#### SOURCE DOCUMENT
Arturo José Cruz Porras (December 18, 1923 – July 9, 2013), sometimes called Arturo Cruz Sr. to distinguish him from his son, was a Nicaraguan banker and technocrat. He became prominent in politics during the Sandinista (FSLN) era. After repeatedly resigning from positions in protest, opinion divided between those who lauded him as a statesman and man of principle, and those who derided him as an ineffectual hand-wringer.

==Somoza opponent==
Cruz grew up in Jinotepe, Nicaragua. His father Arturo Cruz Sánchez despised Anastasio Somoza García, despite the family's traditional Liberal loyalties. Cruz graduated from the military academy in 1944, but refused his commission rather than serve Somoza's dictatorship. He went on to attend Georgetown University in the United States. Cruz participated in a 1947 coup plot against Somoza, for which he was imprisoned for four months. After joining the April Rebellion of 1954, together with his brother-in-law, Adolfo Báez Bone, and Pedro Joaquín Chamorro Cardenal, he was jailed again for about a year, while Báez was executed. However, his wife persuaded him not to join Edmundo and Fernando "El Negro" Chamorro in their November 1960 rising, which included an attack on the Jinotepe barracks. He would avoid rebel politics for nearly two decades.
########
WORK TO BE COMPLETED -
Could you reproduce the entire passage about Arturo José Cruz Porras word for word?
#### COLLECTED MATERIAL
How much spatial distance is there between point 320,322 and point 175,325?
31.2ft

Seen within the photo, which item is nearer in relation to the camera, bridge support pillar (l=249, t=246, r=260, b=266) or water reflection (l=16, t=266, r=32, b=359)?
########
ANSWER TO THIS PROBLEM -
Arturo José Cruz Porras (December 18, 1923 – July 9, 2013), sometimes called Arturo Cruz Sr. to distinguish him from his son, was a Nicaraguan banker and technocrat. He became prominent in politics during the Sandinista (FSLN) era. After repeatedly resigning from positions in protest, opinion divided between those who lauded him as a statesman and man of principle, and those who derided him as an ineffectual hand-wringer.

==Somoza opponent==
Cruz grew up in Jinotepe, Nicaragua. His father Arturo Cruz Sánchez despised Anastasio Somoza García, despite the family's traditional Liberal loyalties. Cruz graduated from the military academy in 1944, but refused his commission rather than serve Somoza's dictatorship. He went on to attend Georgetown University in the United States. Cruz participated in a 1947 coup plot against Somoza, for which he was imprisoned for four months. After joining the April Rebellion of 1954, together with his brother-in-law, Adolfo Báez Bone, and Pedro Joaquín Chamorro Cardenal, he was jailed again for about a year, while Báez was executed. However, his wife persuaded him not to join Edmundo and Fernando "El Negro" Chamorro in their November 1960 rising, which included an attack on the Jinotepe barracks. He would avoid rebel politics for nearly two decades.